__Bloc de texte__.
* * * * * * *

De 1900 à 1903, il ira vivre en Angleterre puis reviendra au Japon enseigner l'anglais. De cette période, confronté à l'Occident, il laissera des textes très variés qui relatent son expérience londonienne ; certains sont empreints de rêveries...
En 1905, parait Je suis un chat ((Wagahai wa neko de aru - 吾輩は猫である). D'abord publié en feuilleton dans une revue. Il fit connaître Sôseki au grand public et lui donna le loisir de ne plus enseigner et de ne vivre enfin que de sa passion, la littérature et la poésie.

"l'oreiller de certaines herbes (liées)"

Tout entier, Oreiller d’herbes pourrait se comparer à un haïku... Le titre même de ce roman vient d’un expression couramment utilisée dans la poésie japonaise classique.

* * * * * * *

Extraits d'un jeu de données spatiales:
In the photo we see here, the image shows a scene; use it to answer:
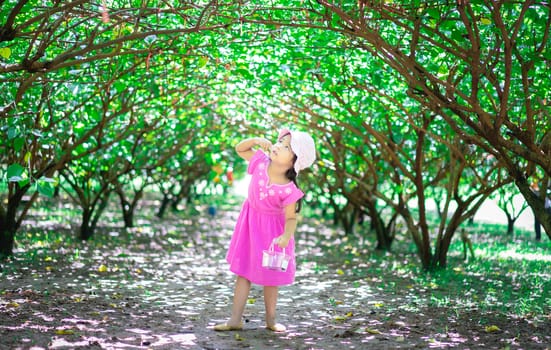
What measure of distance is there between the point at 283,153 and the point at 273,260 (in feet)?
2.86

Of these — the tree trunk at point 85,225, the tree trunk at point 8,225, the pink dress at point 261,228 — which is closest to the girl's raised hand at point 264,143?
the pink dress at point 261,228

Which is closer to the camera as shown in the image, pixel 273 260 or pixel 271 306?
pixel 273 260

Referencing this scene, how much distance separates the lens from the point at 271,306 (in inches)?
227

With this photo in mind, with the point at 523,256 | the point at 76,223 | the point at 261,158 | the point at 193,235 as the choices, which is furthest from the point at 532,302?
the point at 76,223

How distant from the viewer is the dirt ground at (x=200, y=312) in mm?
5320

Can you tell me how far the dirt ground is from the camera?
5.32 m

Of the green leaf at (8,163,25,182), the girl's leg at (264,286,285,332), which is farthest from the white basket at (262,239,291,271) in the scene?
the green leaf at (8,163,25,182)

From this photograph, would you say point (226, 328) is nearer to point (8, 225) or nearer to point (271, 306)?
point (271, 306)

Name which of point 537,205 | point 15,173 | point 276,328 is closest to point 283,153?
point 276,328

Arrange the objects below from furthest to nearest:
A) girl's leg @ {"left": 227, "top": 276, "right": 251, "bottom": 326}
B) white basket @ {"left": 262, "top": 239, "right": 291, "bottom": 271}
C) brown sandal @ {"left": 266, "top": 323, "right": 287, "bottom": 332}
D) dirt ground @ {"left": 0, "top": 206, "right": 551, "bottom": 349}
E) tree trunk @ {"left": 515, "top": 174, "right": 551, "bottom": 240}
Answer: tree trunk @ {"left": 515, "top": 174, "right": 551, "bottom": 240} < brown sandal @ {"left": 266, "top": 323, "right": 287, "bottom": 332} < girl's leg @ {"left": 227, "top": 276, "right": 251, "bottom": 326} < white basket @ {"left": 262, "top": 239, "right": 291, "bottom": 271} < dirt ground @ {"left": 0, "top": 206, "right": 551, "bottom": 349}

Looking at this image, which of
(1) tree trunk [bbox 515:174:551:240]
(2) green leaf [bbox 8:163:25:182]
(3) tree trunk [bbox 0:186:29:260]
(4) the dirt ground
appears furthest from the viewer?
(3) tree trunk [bbox 0:186:29:260]

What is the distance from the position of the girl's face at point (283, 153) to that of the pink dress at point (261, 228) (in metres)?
0.10

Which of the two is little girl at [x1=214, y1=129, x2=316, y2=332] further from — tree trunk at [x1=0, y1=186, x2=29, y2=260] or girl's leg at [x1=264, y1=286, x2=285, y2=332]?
tree trunk at [x1=0, y1=186, x2=29, y2=260]

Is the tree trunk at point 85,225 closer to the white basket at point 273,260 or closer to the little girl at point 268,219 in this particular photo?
the little girl at point 268,219
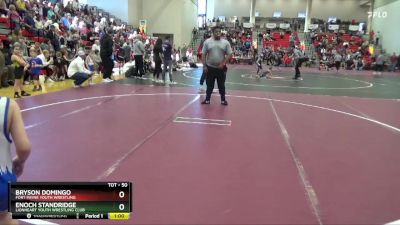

* * * * * * *

__Consignes de l'exercice__. Recopiez, s'il vous plaît, le passage sur Sôseki allant de "Tout entier, Oreiller" jusqu'à "poésie japonaise classique.", en remplaçant "roman" par "livre". Ces enregistrements proviennent d'une autre source.

__La solution__.
Tout entier, Oreiller d’herbes pourrait se comparer à un haïku... Le titre même de ce livre vient d’un expression couramment utilisée dans la poésie japonaise classique.